BEGIN INPUT DATA

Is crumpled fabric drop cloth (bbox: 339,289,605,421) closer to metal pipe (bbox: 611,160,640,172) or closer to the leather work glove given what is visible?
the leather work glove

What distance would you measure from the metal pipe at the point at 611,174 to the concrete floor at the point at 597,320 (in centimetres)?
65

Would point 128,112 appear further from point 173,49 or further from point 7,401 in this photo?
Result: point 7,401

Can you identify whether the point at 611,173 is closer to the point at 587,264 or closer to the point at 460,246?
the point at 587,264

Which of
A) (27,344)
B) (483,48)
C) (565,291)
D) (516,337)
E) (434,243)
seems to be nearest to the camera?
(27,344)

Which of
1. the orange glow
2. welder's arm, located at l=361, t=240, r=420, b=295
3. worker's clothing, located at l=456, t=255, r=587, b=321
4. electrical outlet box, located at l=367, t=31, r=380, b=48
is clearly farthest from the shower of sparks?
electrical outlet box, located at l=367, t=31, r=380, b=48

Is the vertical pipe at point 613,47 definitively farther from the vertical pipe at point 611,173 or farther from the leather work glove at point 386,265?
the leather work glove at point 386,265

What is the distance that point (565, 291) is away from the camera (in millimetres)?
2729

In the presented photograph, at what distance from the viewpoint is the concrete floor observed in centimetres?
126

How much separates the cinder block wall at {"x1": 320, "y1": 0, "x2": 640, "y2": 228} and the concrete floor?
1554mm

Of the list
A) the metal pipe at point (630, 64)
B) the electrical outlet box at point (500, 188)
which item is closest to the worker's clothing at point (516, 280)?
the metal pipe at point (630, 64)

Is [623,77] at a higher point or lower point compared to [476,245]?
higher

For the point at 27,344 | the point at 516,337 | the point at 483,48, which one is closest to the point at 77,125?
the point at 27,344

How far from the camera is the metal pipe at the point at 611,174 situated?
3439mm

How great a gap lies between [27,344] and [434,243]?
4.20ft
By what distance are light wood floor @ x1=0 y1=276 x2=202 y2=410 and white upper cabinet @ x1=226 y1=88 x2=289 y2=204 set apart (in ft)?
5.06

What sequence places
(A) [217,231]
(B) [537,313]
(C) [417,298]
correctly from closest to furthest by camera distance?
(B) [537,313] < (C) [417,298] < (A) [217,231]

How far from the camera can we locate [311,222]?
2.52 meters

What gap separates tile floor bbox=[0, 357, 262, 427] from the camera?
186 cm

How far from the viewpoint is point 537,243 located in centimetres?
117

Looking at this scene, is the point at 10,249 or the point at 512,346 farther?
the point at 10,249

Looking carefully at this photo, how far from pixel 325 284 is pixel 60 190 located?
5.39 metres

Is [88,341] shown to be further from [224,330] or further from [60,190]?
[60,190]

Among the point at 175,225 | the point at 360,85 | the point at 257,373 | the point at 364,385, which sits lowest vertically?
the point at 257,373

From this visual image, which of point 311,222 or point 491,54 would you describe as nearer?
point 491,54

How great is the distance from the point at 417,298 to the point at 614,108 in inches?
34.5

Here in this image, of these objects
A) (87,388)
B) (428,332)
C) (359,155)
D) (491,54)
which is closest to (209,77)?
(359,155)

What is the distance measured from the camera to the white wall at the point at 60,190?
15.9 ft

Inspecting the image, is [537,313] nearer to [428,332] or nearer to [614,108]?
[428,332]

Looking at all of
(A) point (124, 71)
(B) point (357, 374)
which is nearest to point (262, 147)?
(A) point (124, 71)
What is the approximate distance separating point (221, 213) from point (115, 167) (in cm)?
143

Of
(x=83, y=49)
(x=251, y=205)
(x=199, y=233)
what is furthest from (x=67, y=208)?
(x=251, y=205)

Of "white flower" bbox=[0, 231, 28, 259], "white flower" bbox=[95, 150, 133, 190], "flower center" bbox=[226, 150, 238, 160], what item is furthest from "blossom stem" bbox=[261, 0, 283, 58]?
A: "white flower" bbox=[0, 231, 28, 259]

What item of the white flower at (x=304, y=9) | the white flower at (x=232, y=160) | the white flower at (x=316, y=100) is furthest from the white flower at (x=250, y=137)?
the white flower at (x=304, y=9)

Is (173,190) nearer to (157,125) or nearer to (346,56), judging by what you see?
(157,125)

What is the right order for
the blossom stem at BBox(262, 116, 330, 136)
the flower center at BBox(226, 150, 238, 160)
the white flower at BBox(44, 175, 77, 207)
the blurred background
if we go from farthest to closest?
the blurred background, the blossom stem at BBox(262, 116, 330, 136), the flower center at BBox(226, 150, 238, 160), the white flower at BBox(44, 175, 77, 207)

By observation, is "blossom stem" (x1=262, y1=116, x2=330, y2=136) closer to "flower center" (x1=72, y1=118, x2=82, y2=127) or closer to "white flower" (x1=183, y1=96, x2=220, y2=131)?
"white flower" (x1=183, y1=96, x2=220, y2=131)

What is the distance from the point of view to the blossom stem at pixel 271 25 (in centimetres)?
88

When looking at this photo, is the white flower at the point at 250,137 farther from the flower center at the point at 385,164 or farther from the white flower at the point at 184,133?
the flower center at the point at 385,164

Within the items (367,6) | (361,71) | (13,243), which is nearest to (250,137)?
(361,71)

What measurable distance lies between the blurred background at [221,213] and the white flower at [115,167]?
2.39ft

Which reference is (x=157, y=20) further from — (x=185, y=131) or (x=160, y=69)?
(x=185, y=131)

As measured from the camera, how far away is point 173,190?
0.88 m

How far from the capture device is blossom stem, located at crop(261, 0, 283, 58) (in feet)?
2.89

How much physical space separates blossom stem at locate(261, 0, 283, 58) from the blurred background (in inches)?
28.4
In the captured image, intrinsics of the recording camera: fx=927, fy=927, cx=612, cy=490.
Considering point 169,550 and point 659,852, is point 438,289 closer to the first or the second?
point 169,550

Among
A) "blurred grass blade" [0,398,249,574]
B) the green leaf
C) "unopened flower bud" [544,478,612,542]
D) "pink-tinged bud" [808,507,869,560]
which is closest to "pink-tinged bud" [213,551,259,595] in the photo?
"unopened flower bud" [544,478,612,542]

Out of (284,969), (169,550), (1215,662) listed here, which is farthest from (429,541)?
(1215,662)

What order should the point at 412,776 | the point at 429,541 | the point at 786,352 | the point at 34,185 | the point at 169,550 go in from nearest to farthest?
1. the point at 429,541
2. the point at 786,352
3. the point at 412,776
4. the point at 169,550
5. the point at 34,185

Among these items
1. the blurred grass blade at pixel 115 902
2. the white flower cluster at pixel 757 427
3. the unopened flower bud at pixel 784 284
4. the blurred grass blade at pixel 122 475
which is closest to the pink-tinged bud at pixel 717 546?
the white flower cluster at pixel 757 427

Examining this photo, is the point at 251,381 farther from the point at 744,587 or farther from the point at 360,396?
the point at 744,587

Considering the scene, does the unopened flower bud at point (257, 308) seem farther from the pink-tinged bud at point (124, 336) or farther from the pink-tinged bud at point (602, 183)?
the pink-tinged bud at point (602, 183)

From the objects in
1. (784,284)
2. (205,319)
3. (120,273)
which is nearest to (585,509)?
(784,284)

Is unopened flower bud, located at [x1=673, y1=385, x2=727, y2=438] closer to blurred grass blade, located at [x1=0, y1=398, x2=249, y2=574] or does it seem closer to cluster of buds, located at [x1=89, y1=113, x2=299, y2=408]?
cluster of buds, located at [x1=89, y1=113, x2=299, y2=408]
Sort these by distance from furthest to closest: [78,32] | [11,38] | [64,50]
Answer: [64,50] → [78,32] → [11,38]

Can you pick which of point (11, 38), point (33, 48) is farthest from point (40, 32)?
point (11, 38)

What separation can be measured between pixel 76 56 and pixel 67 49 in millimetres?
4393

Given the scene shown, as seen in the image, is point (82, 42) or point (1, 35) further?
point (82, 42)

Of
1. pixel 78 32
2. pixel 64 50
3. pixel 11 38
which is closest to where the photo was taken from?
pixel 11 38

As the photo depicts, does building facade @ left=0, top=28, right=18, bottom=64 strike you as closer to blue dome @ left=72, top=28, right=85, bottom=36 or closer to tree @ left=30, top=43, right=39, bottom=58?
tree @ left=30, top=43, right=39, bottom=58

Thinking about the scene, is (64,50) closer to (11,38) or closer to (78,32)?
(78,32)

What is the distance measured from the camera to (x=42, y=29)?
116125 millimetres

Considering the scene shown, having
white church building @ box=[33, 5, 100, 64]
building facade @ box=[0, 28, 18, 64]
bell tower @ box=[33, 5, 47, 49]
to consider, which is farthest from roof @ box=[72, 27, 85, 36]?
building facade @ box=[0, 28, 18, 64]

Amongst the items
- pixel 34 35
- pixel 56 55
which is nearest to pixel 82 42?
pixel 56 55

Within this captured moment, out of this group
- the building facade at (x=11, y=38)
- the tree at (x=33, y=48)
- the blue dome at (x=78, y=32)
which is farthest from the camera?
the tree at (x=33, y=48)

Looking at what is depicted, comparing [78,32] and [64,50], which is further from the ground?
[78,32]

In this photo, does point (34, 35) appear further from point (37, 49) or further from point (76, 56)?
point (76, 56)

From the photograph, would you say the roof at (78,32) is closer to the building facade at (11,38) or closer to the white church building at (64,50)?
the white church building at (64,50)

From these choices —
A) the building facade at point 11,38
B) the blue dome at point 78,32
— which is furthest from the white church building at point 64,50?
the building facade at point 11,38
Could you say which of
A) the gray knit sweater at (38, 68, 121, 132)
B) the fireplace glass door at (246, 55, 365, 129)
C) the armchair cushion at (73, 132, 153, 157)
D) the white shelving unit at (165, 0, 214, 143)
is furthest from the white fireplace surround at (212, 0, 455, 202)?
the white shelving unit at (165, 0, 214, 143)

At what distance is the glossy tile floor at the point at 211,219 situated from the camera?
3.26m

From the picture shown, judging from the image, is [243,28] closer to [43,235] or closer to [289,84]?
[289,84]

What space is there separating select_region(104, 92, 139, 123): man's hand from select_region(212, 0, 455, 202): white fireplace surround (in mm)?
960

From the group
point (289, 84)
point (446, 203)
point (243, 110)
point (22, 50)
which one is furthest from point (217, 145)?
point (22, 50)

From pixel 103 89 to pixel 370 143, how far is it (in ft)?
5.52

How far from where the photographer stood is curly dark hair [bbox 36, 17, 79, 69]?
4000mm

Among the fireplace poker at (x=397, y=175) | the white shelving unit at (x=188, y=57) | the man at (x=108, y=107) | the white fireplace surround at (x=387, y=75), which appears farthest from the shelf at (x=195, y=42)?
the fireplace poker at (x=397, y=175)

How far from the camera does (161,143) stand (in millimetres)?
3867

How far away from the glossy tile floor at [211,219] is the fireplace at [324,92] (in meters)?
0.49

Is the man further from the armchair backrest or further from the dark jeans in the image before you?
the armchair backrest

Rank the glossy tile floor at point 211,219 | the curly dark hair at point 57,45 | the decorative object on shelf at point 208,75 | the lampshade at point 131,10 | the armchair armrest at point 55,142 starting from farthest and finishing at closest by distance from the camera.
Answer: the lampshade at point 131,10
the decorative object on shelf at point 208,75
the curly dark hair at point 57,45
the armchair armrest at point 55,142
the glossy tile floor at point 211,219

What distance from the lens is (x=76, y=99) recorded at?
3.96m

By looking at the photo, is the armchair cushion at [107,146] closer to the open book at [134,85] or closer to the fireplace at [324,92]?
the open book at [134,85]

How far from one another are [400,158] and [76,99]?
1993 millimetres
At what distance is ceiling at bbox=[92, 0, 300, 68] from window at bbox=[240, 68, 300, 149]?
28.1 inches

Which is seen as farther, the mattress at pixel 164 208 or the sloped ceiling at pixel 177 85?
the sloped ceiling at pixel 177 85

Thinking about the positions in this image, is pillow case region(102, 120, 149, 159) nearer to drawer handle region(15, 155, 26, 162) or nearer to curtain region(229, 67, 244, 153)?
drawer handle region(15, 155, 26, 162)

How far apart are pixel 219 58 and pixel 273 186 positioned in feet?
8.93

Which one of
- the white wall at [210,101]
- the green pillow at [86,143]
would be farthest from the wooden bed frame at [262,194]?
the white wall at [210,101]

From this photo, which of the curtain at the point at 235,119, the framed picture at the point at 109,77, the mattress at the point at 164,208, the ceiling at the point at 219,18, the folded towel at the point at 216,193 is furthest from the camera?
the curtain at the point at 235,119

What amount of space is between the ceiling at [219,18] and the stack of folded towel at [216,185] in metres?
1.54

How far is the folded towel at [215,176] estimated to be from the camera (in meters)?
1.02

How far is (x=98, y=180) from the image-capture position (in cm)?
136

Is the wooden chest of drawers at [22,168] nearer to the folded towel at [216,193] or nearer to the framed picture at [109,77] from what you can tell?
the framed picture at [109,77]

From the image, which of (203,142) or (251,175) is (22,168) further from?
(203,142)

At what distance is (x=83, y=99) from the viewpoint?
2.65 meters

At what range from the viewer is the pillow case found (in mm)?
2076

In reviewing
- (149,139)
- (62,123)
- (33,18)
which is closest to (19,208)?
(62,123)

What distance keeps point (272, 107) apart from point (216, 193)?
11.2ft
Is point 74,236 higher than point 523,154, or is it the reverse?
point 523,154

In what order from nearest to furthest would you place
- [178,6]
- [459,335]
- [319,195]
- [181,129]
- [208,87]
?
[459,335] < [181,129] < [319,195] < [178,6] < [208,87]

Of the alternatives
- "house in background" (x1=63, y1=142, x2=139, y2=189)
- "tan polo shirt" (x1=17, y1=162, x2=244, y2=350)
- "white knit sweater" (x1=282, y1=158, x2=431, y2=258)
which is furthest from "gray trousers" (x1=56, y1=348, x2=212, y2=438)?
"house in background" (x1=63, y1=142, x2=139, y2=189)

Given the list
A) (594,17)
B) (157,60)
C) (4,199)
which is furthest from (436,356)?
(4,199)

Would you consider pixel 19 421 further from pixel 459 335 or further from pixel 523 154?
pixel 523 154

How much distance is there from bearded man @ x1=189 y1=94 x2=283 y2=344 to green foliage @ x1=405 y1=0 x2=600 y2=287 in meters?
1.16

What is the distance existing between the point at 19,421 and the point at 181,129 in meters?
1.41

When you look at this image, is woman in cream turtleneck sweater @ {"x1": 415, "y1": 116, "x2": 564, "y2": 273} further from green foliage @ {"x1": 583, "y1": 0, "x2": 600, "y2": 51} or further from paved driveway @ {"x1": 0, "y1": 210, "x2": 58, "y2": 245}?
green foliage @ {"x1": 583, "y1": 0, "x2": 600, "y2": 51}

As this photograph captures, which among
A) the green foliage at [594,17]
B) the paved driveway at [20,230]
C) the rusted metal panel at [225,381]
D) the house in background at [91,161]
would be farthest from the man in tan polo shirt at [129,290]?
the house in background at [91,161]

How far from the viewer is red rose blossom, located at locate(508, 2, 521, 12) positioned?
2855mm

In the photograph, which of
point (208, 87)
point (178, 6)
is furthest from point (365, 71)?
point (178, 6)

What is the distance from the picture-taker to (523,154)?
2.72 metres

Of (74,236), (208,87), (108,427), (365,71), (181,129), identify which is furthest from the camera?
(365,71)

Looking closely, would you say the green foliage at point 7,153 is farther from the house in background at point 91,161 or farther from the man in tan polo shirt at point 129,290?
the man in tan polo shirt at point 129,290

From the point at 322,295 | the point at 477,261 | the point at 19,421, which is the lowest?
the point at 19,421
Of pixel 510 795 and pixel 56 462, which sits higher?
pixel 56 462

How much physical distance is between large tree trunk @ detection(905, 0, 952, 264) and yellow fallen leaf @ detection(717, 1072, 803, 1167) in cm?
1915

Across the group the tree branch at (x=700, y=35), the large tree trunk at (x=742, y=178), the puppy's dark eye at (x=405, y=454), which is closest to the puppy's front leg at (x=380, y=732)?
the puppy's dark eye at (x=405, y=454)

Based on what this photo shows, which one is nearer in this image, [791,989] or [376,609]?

END INPUT DATA

*TASK REQUIREMENTS*
Which lines run from the one containing "Given the list" to the end of the entries above? Quote exactly those, and only those.

*EXPECTED OUTPUT*
Given the list
A) (594,17)
B) (157,60)
C) (4,199)
which is furthest from (436,356)?
(4,199)

Would you consider pixel 19 421 further from pixel 459 335 or further from pixel 523 154?
pixel 523 154

How much distance is there from bearded man @ x1=189 y1=94 x2=283 y2=344 to green foliage @ x1=405 y1=0 x2=600 y2=287 in meters?
1.16

What is the distance existing between the point at 19,421 and the point at 181,129 in meters?
1.41

When you look at this image, is woman in cream turtleneck sweater @ {"x1": 415, "y1": 116, "x2": 564, "y2": 273} further from green foliage @ {"x1": 583, "y1": 0, "x2": 600, "y2": 51} or further from paved driveway @ {"x1": 0, "y1": 210, "x2": 58, "y2": 245}?
green foliage @ {"x1": 583, "y1": 0, "x2": 600, "y2": 51}

As this photograph captures, which among
A) the green foliage at [594,17]
B) the paved driveway at [20,230]
C) the rusted metal panel at [225,381]
D) the house in background at [91,161]
would be farthest from the man in tan polo shirt at [129,290]?
the house in background at [91,161]

How far from the viewer is red rose blossom, located at locate(508, 2, 521, 12) positioned?
2855mm

In the photograph, which of
point (208, 87)
point (178, 6)
is furthest from point (365, 71)?
point (178, 6)

What is the distance from the picture-taker to (523,154)?
2.72 metres

Of (74,236), (208,87), (108,427), (365,71), (181,129), identify which is furthest from the camera?
(365,71)

Looking closely, would you say the green foliage at point 7,153 is farther from the house in background at point 91,161 or farther from the man in tan polo shirt at point 129,290?
the man in tan polo shirt at point 129,290

From the point at 322,295 | the point at 477,261 | the point at 19,421, which is the lowest?
the point at 19,421
Of pixel 510 795 and pixel 56 462, which sits higher?
pixel 56 462

How much physical distance is between large tree trunk @ detection(905, 0, 952, 264) and yellow fallen leaf @ detection(717, 1072, 803, 1167) in cm?
1915

Across the group the tree branch at (x=700, y=35), the large tree trunk at (x=742, y=178), the puppy's dark eye at (x=405, y=454), which is closest to the puppy's front leg at (x=380, y=732)?
the puppy's dark eye at (x=405, y=454)

Based on what this photo shows, which one is nearer in this image, [791,989] or [376,609]?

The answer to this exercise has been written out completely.